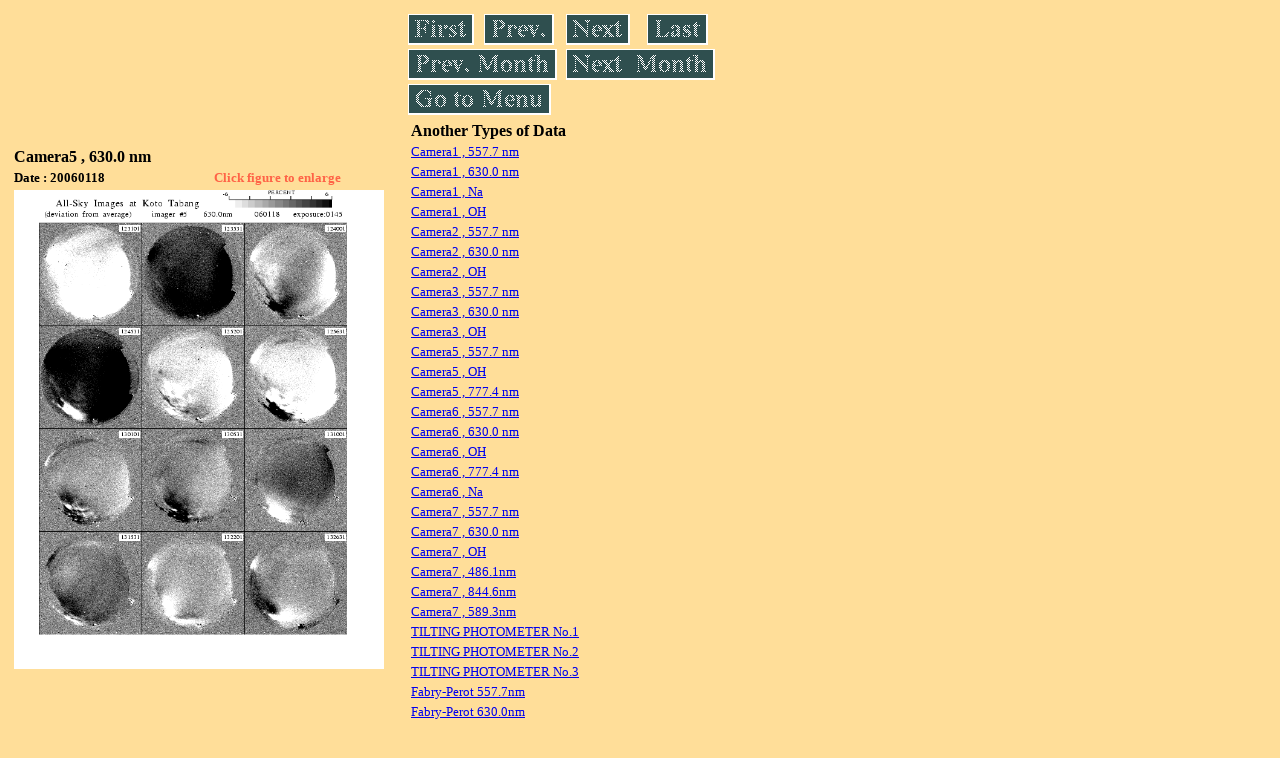

--- FILE ---
content_type: text/html
request_url: https://stdb2.isee.nagoya-u.ac.jp/omti/data/daily/cam5/2006/C52_060118.html
body_size: 5787
content:
<HTML><HEAD><TITLE>C52_060118</TITLE></HEAD>
<BODY BGCOLOR="#FFDE99">
<TABLE WIDTH=720>
<TR>

<TD WIDTH=370>
<TABLE WIDTH=370>
<TR><TH COLSPAN="2" ALIGN="LEFT"><B><FONT SIZE=3>Camera5 , 630.0 nm</FONT></B></TH></TR>
<TR>
<TH ALIGN="LEFT"><FONT SIZE=2>Date : 20060118 </FONT></TH>
<TH><FONT SIZE=2 COLOR="#FF6347"> Click figure to enlarge</FONT></TH>
</TR>
<TR><TH COLSPAN="2" ALIGN="LEFT">
<A HREF="../../../html/cam5/2006/C52_060118.html" TARGET="TOP"><IMG SRC="../../../gif/cam5/2006/C52_060118.gif" WIDTH=370></A></TH></TR>
</TABLE>
</TD>

<TD WIDTH=300 VALIGN=LEFT,TOP>
<TABLE WIDTH="100%">
<TR>
<TD ALIGN="LEFT"><A HREF="C52_060106.html"><IMG SRC="../../../images/first.gif" ALT="First"BORDER="0"></A></TD>
<TD ALIGN="LEFT"><A HREF="C52_060117.html"><IMG SRC="../../../images/prev.gif" ALT="Previous"BORDER="0"></A></TD>
<TD ALIGN="LEFT"><A HREF="C52_060119.html"><IMG SRC="../../../images/next.gif" ALT="Next"BORDER="0"></A></TD>
<TD ALIGN="LEFT"><A HREF="C52_060131.html"><IMG SRC="../../../images/last.gif" ALT="Last"BORDER="0"></A></TD>
</TR>
<TR>
<TH COLSPAN="2" ALIGN="LEFT">
<A HREF="C52_060118.html"><IMG SRC="../../../images/pmonth.gif" ALT="Previous Month"BORDER="0"></A>
</TH>
<TH COLSPAN="2" ALIGN="LEFT">
<A HREF="C52_060201.html"><IMG SRC="../../../images/nmonth.gif" ALT="Next Month"BORDER="0"></A>
</TH>
</TR>
<TR><TH COLSPAN="4" ALIGN="LEFT">
<A HREF="../../../data.html"><IMG SRC="../../../images/menu.gif" BORDER="0"></A>
</TH>
</TR><TR>
<TH COLSPAN="4" ALIGN="LEFT">
<TABLE>
<TR><TD>
<B><FONT SIZE=3>Another Types of Data</FONT></B>
</TD></TR><TR><TD>
<A HREF="../../cam1/2006/C11_060118.html" target="_blank">
<FONT SIZE=2> Camera1 , 557.7 nm</FONT></A>
</TD></TR>
<TR><TD>
<A HREF="../../cam1/2006/C12_060118.html" target="_blank">
<FONT SIZE=2> Camera1 , 630.0 nm</FONT></A>
</TD></TR>
<TR><TD>
<A HREF="../../cam1/2006/C14_060118.html" target="_blank">
<FONT SIZE=2> Camera1 , Na</FONT></A>
</TD></TR>
<TR><TD>
<A HREF="../../cam1/2006/C13_060118.html" target="_blank">
<FONT SIZE=2> Camera1 , OH</FONT></A>
</TD></TR>
<TR><TD>
<A HREF="../../cam2/2006/C21_060118.html" target="_blank">
<FONT SIZE=2> Camera2 , 557.7 nm</FONT></A>
</TD></TR>
<TR><TD>
<A HREF="../../cam2/2006/C22_060118.html" target="_blank">
<FONT SIZE=2> Camera2 , 630.0 nm</FONT></A>
</TD></TR>
<TR><TD>
<A HREF="../../cam2/2006/C23_060118.html" target="_blank">
<FONT SIZE=2> Camera2 , OH</FONT></A>
</TD></TR>
<TR><TD>
<A HREF="../../cam3/2006/C31_060118.html" target="_blank">
<FONT SIZE=2> Camera3 , 557.7 nm</FONT></A>
</TD></TR>
<TR><TD>
<A HREF="../../cam3/2006/C32_060118.html" target="_blank">
<FONT SIZE=2> Camera3 , 630.0 nm</FONT></A>
</TD></TR>
<TR><TD>
<A HREF="../../cam3/2006/C33_060118.html" target="_blank">
<FONT SIZE=2> Camera3 , OH</FONT></A>
</TD></TR>
<TR><TD>
<A HREF="../../cam5/2006/C51_060118.html" target="_blank">
<FONT SIZE=2> Camera5 , 557.7 nm</FONT></A>
</TD></TR>
<TR><TD>
<A HREF="../../cam5/2006/C53_060118.html" target="_blank">
<FONT SIZE=2> Camera5 , OH</FONT></A>
</TD></TR>
<TR><TD>
<A HREF="../../cam5/2006/C54_060118.html" target="_blank">
<FONT SIZE=2> Camera5 , 777.4 nm</FONT></A>
</TD></TR>
<TR><TD>
<A HREF="../../cam6/2006/C61_060118.html" target="_blank">
<FONT SIZE=2> Camera6 , 557.7 nm</FONT></A>
</TD></TR>
<TR><TD>
<A HREF="../../cam6/2006/C62_060118.html" target="_blank">
<FONT SIZE=2> Camera6 , 630.0 nm</FONT></A>
</TD></TR>
<TR><TD>
<A HREF="../../cam6/2006/C63_060118.html" target="_blank">
<FONT SIZE=2> Camera6 , OH</FONT></A>
</TD></TR>
<TR><TD>
<A HREF="../../cam6/2006/C64_060118.html" target="_blank">
<FONT SIZE=2> Camera6 , 777.4 nm</FONT></A>
</TD></TR>
<TR><TD>
<A HREF="../../cam6/2006/C66_060118.html" target="_blank">
<FONT SIZE=2> Camera6 , Na</FONT></A>
</TD></TR>
<TR><TD>
<A HREF="../../cam7/2006/C71_060118.html" target="_blank">
<FONT SIZE=2> Camera7 , 557.7 nm</FONT></A>
</TD></TR>
<TR><TD>
<A HREF="../../cam7/2006/C72_060118.html" target="_blank">
<FONT SIZE=2> Camera7 , 630.0 nm</FONT></A>
</TD></TR>
<TR><TD>
<A HREF="../../cam7/2006/C73_060118.html" target="_blank">
<FONT SIZE=2> Camera7 , OH</FONT></A>
</TD></TR>
<TR><TD>
<A HREF="../../cam7/2006/C74_060118.html" target="_blank">
<FONT SIZE=2> Camera7 , 486.1nm</FONT></A>
</TD></TR>
<TR><TD>
<A HREF="../../cam7/2006/C76_060118.html" target="_blank">
<FONT SIZE=2> Camera7 , 844.6nm</FONT></A>
</TD></TR>
<TR><TD>
<A HREF="../../cam7/2006/C77_060118.html" target="_blank">
<FONT SIZE=2> Camera7 , 589.3nm</FONT></A>
</TD></TR>
<TR><TD>
<A HREF="../../tilt1/2006/060118_tilt1.html" target="_blank">
<FONT SIZE=2> TILTING PHOTOMETER No.1</FONT></A>
</TD></TR>
<TR><TD>
<A HREF="../../tilt2/2006/060118_tilt2.html" target="_blank">
<FONT SIZE=2> TILTING PHOTOMETER No.2</FONT></A>
</TD></TR>
<TR><TD>
<A HREF="../../tilt3/2006/060118_tilt3.html" target="_blank">
<FONT SIZE=2> TILTING PHOTOMETER No.3</FONT></A>
</TD></TR>
<TR><TD>
<A HREF="../../fpi/2006/FPY_060118_wind.html" target="_blank">
<FONT SIZE=2> Fabry-Perot 557.7nm</FONT></A>
</TD></TR>
<TR><TD>
<A HREF="../../fpi/2006/FPX_060118_wind.html" target="_blank">
<FONT SIZE=2> Fabry-Perot 630.0nm</FONT></A>
</TD></TR>
<TR><TD>
<A HREF="../../atp2/2006/S2_060118_int.html" target="_blank">
<FONT SIZE=2> Airglow Temperature Photometer 2, Intensity</FONT></A>
</TD></TR>
<TR><TD>
<A HREF="../../atp2/2006/S2_060118_temp.html" target="_blank">
<FONT SIZE=2> Airglow Temperature Photometer 2, Temperature</FONT></A>
</TD></TR>
<TR><TD>
<A HREF="../../atp3/2006/S3_060118_int.html" target="_blank">
<FONT SIZE=2> Airglow Temperature Photometer 3, Intensity</FONT></A>
</TD></TR>
<TR><TD>
<A HREF="../../atp3/2006/S3_060118_temp.html" target="_blank">
<FONT SIZE=2> Airglow Temperature Photometer 3, Temperature</FONT></A>
</TD></TR>
</TABLE>
</TH></TR>
</TABLE>
</TD>
</TABLE>
</BODY></HTML>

+++

## The task
Select and copy every line of the material that holds the string "Intensity".

## Response area
<FONT SIZE=2> Airglow Temperature Photometer 2, Intensity</FONT></A>
<FONT SIZE=2> Airglow Temperature Photometer 3, Intensity</FONT></A>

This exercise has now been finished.